Machine learning is a new paradigm in instructing computers to perform a task. Classically, computers were told rules to follow, when given some data, whereas, in machine learning computers are provided with data and answers and left with a method to figure out the rules. Recently these methods have become increasingly powerful in identifying images, which enabled image search and self-driving cars.

Geophysics is the discipline of imaging the Earth to gain understanding, find natural resources and analyze geohazards. In 4D seismic, we image the same geological area repeatedly throughout time. Changes in the imaging equipment, the underlying geology, and variations in the way we image the area between surveys make the problem highly complicated. The data obtained from geophysical imaging can be fed to the same machine learning algorithms used for images to build systems that can automate tedious work tasks or provide new insights.
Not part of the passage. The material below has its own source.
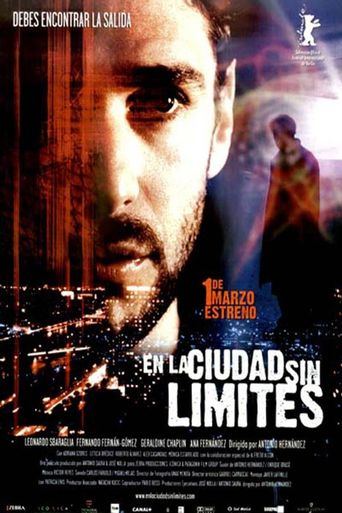 The City of No Limits Poster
In this study, I combine powerful machine learning algorithms such as biologically inspired neural networks with geophysical insights. At the core of geophysics lie signal processing knowledge, which we can investigate in neural networks itself, shedding light on the internal properties of these networks. Moreover, incorporating physical knowledge in neural networks directly, bears promise to gain accurate and reliable systems that increase our understanding in Earth’s processes.
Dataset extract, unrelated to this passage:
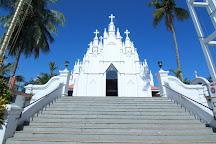 St. John's Orthodox Syrian Church, Thiruvalla, India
This thesis investigates the fundamental properties of neural networks in geophysical applications. These include re-using trained neural networks that are excellent at identifying images and applying them to identify rock layers and geological events in geophysical images. This thesis does a deep dive to evaluate whether the theory of including specific information from seismic data, which is known to be very beneficial in classical approaches in neural networks improves the performance. We show that smaller networks that incorporate this complex-valued information perform better than their real-valued equivalent, decreasing computational cost.
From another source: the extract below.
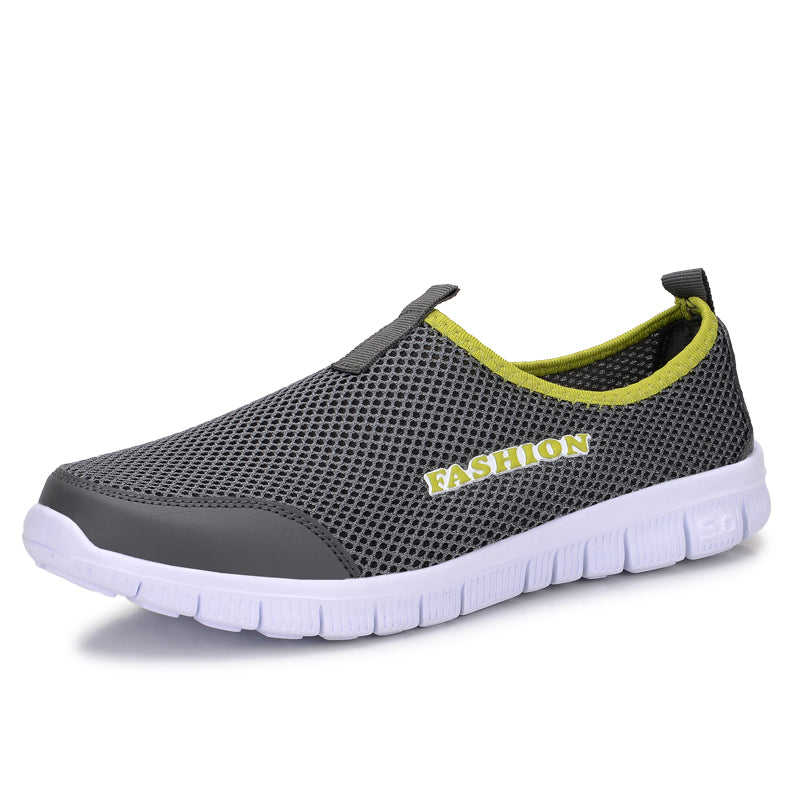 Fashion summer shoes men casual air mesh shoes large sizes 38-46 lightweight breathable slip-on flats chaussure homme - ShopTug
In addition to this fundamental work, this thesis contains two applications of machine learning to real-world problems. The first, being that the geophysical data over hydrocarbon fields contains a plethora of information from different effects. In this application we develop a network that incorporates basic physical relationships of the geophysical input data to separate the effects of changes in pressure and saturation of water and gas in a thin reservoir in the UK North Sea. The second application introduces a novel algorithm that evaluates a problem that is usually approached in a one-dimensional view and extends it to a three-dimensional algorithm. This method corrects for the slight changes of the imaged subsurface between surveys. In addition to extending the problem to three dimensions, the method provides uncertainty values for the geophysicist to evaluate. Moreover, this algorithm works unsupervised, which means that we do not have to provide the machine learning system with information on how to align the images. Instead, we apply a mathematical constraint that ensures that the algorithm does not cross geological layers, a simple yet powerful limitation to guides the algorithm to develop physically and geologically sensible matching patterns.